Se quedó mirando a Kristen. Se pasaba la mano por el pelo para asegurarse de que no se había soltado el moño que se había hecho antes de que Mia y Jack llegaran al aparcamiento. No hacía falta ser detective para darse cuenta de que se estaba refugiando de nuevo en su papel de fiscal. Su reputación no le permitía llevar el pelo alborotado, sentir miedo ni aferrar el brazo de un desconocido.

– He conocido al detective Reagan mientras esperábamos el ascensor. -Se encogió ligeramente de hombros-. Era tarde y se ofreció a acompañarme al coche, pero al llegar allí vi que tenía una rueda pinchada. Y al abrir el maletero para cambiarla, encontré eso. -Señaló las tres cajas de leche y a continuación extendió la mano con la palma hacia arriba-. ¿Hay más guantes?

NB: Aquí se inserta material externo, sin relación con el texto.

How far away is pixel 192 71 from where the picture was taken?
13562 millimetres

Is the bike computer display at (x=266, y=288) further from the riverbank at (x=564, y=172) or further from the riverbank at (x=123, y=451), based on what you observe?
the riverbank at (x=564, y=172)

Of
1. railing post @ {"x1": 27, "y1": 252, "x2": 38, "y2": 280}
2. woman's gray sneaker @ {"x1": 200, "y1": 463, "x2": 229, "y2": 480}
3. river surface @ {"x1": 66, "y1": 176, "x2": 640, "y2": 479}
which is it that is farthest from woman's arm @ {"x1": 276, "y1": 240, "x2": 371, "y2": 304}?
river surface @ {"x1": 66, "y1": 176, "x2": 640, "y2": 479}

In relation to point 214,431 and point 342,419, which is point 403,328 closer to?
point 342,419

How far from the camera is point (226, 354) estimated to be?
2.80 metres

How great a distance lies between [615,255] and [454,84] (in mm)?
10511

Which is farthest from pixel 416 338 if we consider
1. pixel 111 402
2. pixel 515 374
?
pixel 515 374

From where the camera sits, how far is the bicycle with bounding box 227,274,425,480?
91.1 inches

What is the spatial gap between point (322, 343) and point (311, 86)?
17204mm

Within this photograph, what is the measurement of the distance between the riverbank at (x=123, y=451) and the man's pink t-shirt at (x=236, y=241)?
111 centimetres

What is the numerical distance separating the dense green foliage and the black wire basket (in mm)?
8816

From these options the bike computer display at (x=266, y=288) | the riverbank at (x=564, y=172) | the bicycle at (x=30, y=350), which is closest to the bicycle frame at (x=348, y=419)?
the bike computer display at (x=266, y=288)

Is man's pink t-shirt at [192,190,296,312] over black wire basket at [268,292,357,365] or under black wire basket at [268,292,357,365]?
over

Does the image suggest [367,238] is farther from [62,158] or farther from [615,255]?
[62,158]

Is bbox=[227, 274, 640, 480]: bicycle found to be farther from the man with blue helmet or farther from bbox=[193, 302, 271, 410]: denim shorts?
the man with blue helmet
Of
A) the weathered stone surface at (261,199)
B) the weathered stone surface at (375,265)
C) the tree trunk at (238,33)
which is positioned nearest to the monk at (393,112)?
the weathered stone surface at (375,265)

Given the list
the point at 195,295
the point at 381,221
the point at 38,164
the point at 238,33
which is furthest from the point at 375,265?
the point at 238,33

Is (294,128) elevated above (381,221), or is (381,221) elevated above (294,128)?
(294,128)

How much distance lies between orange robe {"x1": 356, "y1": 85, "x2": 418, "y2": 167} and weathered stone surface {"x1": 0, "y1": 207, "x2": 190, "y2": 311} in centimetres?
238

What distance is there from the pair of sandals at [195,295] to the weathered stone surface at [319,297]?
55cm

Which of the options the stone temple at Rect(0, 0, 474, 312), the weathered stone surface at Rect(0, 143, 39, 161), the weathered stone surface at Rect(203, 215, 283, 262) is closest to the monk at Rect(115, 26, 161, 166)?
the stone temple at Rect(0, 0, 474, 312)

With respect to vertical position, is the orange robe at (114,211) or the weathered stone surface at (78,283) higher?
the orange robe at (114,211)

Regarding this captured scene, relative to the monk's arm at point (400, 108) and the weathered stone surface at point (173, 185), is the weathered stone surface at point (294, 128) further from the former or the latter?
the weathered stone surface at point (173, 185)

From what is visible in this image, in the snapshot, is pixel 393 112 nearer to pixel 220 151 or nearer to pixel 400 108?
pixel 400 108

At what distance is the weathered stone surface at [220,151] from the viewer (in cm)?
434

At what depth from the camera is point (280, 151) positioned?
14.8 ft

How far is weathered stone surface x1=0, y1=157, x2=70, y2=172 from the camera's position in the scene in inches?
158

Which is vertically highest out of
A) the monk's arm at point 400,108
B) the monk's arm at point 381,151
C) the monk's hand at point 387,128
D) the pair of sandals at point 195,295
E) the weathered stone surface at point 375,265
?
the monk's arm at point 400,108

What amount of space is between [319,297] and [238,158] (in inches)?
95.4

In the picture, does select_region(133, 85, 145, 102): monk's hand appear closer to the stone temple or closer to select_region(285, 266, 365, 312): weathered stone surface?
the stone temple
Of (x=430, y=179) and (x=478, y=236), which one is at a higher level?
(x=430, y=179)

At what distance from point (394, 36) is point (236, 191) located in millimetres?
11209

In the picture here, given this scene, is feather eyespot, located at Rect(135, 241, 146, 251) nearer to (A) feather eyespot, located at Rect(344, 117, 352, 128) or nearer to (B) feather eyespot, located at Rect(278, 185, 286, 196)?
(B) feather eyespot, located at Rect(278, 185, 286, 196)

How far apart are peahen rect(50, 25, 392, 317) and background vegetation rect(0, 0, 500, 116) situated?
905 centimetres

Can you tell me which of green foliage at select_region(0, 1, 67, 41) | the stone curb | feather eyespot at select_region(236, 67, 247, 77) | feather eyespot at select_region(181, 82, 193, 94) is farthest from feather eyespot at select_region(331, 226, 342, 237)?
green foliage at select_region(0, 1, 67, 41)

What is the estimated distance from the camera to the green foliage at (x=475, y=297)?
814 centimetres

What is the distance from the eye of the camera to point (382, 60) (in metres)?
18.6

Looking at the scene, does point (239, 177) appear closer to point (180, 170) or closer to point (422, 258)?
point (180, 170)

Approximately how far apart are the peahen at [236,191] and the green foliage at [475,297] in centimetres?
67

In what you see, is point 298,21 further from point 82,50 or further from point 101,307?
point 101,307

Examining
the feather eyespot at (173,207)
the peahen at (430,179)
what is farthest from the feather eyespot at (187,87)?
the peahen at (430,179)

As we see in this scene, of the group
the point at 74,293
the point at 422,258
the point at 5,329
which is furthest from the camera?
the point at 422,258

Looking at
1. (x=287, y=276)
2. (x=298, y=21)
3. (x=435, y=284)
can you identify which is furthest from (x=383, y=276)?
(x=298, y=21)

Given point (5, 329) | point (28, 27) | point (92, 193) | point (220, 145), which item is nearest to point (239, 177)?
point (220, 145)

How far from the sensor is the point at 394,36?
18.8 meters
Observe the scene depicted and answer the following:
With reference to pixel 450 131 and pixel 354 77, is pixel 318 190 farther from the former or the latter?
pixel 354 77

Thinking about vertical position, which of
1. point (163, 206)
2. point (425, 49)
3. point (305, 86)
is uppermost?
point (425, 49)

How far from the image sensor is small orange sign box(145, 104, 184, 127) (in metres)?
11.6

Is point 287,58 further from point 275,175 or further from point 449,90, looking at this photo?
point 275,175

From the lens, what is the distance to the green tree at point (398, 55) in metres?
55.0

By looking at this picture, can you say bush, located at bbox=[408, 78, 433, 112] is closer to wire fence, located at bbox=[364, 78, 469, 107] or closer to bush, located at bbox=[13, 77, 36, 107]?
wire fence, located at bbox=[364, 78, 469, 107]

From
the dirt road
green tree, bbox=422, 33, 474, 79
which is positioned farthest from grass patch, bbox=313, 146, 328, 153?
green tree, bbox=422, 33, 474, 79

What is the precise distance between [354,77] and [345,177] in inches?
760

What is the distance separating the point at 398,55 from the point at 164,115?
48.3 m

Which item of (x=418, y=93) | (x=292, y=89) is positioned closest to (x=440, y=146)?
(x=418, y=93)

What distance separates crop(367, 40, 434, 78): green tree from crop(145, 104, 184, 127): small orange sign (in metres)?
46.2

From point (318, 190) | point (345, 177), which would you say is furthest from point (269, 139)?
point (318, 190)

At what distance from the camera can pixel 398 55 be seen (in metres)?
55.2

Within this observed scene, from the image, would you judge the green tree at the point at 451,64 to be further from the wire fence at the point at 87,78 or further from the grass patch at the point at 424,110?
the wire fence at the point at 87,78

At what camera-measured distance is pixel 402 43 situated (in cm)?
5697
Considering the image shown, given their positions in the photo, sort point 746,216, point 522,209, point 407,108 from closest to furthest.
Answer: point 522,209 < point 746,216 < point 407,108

Jack le tendió un par y ella se los puso y se situó en un lugar frente a la mesa lo más alejado posible de Abe. Mantenía las distancias, lo había hecho durante la hora entera que había transcurrido desde que descubrieran las cajas llenas de prendas con sus sobres. Y no se había aferrado una sola vez a su brazo ni al de ninguna otra persona; Abe sabía que se sentía avergonzada por haberse mostrado vulnerable y asustada. Su actitud ya no expresaba lo uno ni lo otro; había recuperado la entereza y la cautela. Aquella transformación radical lo fascinó.

– Echemos un vistazo a lo que te ha dejado tu admirador secreto -dijo Jack-. ¿Prefieres empezar por alguna caja en concreto?

Abe observó que los ojos de Kristen se dirigían con rapidez a la última caja. La de la fotografía del torso cosido, la que le había hecho aferrarse a su brazo por el temor de que contuviese órganos humanos y la que él mismo había transportado.

– Las tres pesan lo mismo -dijo Abe. Ella alzó los ojos y los posó en los de él; por un momento, observó que denotaban gratitud y alivio. Pero al instante volvió a refugiarse en la coraza profesional.

– Entonces las abriremos por orden, tal como estaban en el maletero. De izquierda a derecha.

Jack extrajo un sobre de la primera caja y lo examinó.

– Sospecho que los sobres no van a ayudarnos mucho. Parecen corrientes, seguro que los venden en cualquier tienda de material de oficina. Aun así, lo rasgaré por la parte superior por si el asesino ha sido lo bastante estúpido como para pegarlo con la lengua y proporcionarme una muestra de ADN.

– No te hagas ilusiones -gruñó Spinnelli.

– Jack es muy optimista -dijo Mia-. Todas las temporadas se compra un abono para ir a ver a los Cubs porque piensa que van a quedar campeones.

Jack le dirigió una sonrisa de complicidad.

– Este año vamos a ganar. -Al instante se puso serio y le tendió el sobre a Kristen-. ¿Reconoces a este hombre?

Kristen vaciló.

– El aparcamiento estaba demasiado oscuro. -Dio un suspiro y extendió la mano-. Déjame ver. -Abe vio que estaba temblando; sin embargo recobró el control en cuanto puso los ojos en la fotografía granulada que había pegada al sobre-. Es Anthony Ramey -musitó.

– Mierda -masculló Mia.

– ¿Quién es Anthony Ramey? -preguntó Abe.